■ DOCUMENT EXTRACT:
===============
# .30 Cal Rounds Against THREE Cast Iron Skillets



## Denton (Sep 18, 2012)

A while back, someone was talking about using his cast iron skillet to protect his back from rifle rounds.

In this video, you see a fellow shoot three cast iron skillets tied together. He shoots them with a .30-30, a .308 and .30-06. 
Let's see what happens.


----------



## Annie (Dec 5, 2015)

Denton said:


> A while back, someone was talking about using his cast iron skillet to protect his back from rifle rounds.
> 
> In this video, you see a fellow shoot three cast iron skillets tied together. He shoots them with a .30-30, a .308 and .30-06.
> Let's see what happens.


Pretty cool, Denton! [Spoiler Alert] It's hard to ruin those cast iron skillets, but this guy sure found a way.


----------



## Smitty901 (Nov 16, 2012)

Maybe I missed it did he state range? The farther it goes out the faster the 30-30 would lose energy .


----------



## Denton (Sep 18, 2012)

Smitty901 said:


> Maybe I missed it did he state range? The farther it goes out the faster the 30-30 would lose energy .


He didn't say. Not that I heard.


----------



## Smitty901 (Nov 16, 2012)

Denton said:


> He didn't say. Not that I heard.


Cast is some strange metal it shatters. We shoot 3/4 inch steel plate at close range with 230 gr 45 and it makes a mark and rounds turns to dust.


----------



## Illini Warrior (Jan 24, 2015)

Smitty901 said:


> Cast is some strange metal it shatters. We shoot 3/4 inch steel plate at close range with 230 gr 45 and it makes a mark and rounds turns to dust.


that last one with the 30-06 might not repeat like that every time shooting cast iron - there could have been a weak spot in pan #2 explaining why it blew up like that ...
===============
■ DATA PROVIDED:

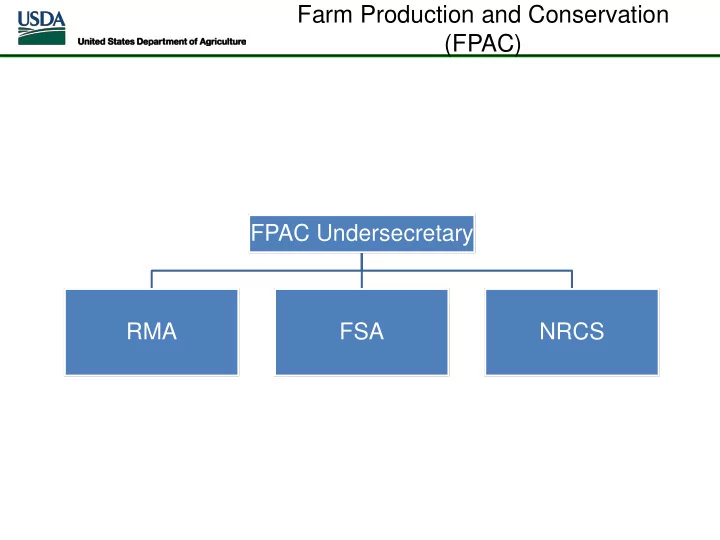 USDA
United States Department of Agriculture

Farm Production and Conservation (FPAC)

FPAC Undersecretary

RMA

FSA

NRCS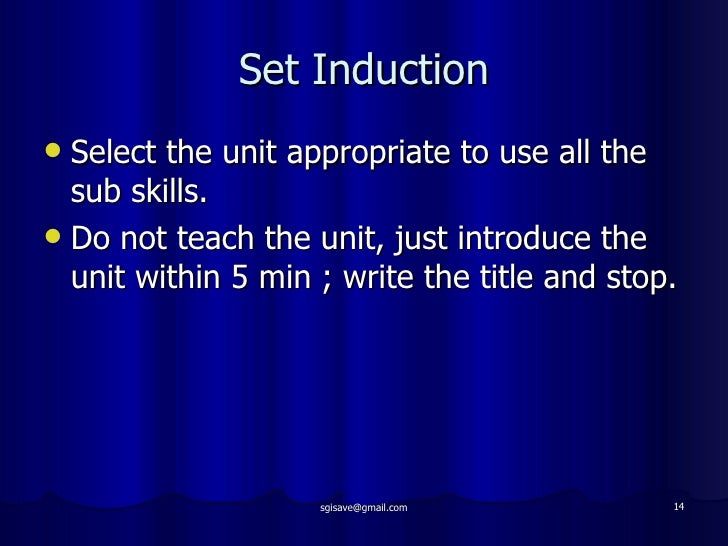 Set Induction

• Select the unit appropriate to use all the sub skills.
• Do not teach the unit, just introduce the unit within 5 min ; write the title and stop.

sgisave@gmail.com

14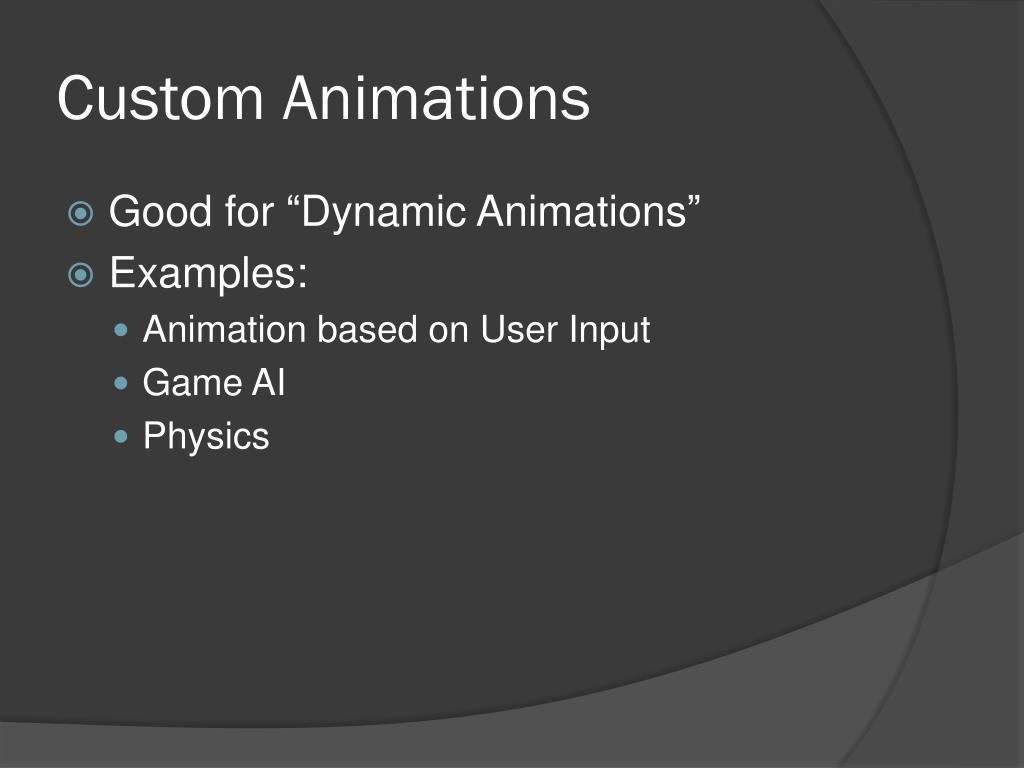 Custom Animations

Good for “Dynamic Animations”

Examples:

Animation based on User Input

Game AI

Physics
===============
■ EXERCISE GOAL: Copy out the stretch of the skillet thread from "## Annie (Dec" through "found a way.", swapping "Pretty cool" for "Very nice". The listing has no connection to the forum thread about shooting cast iron skillets.

■ EXPECTED ANSWER:
## Annie (Dec 5, 2015)

Denton said:


> A while back, someone was talking about using his cast iron skillet to protect his back from rifle rounds.
> 
> In this video, you see a fellow shoot three cast iron skillets tied together. He shoots them with a .30-30, a .308 and .30-06.
> Let's see what happens.


Very nice, Denton! [Spoiler Alert] It's hard to ruin those cast iron skillets, but this guy sure found a way.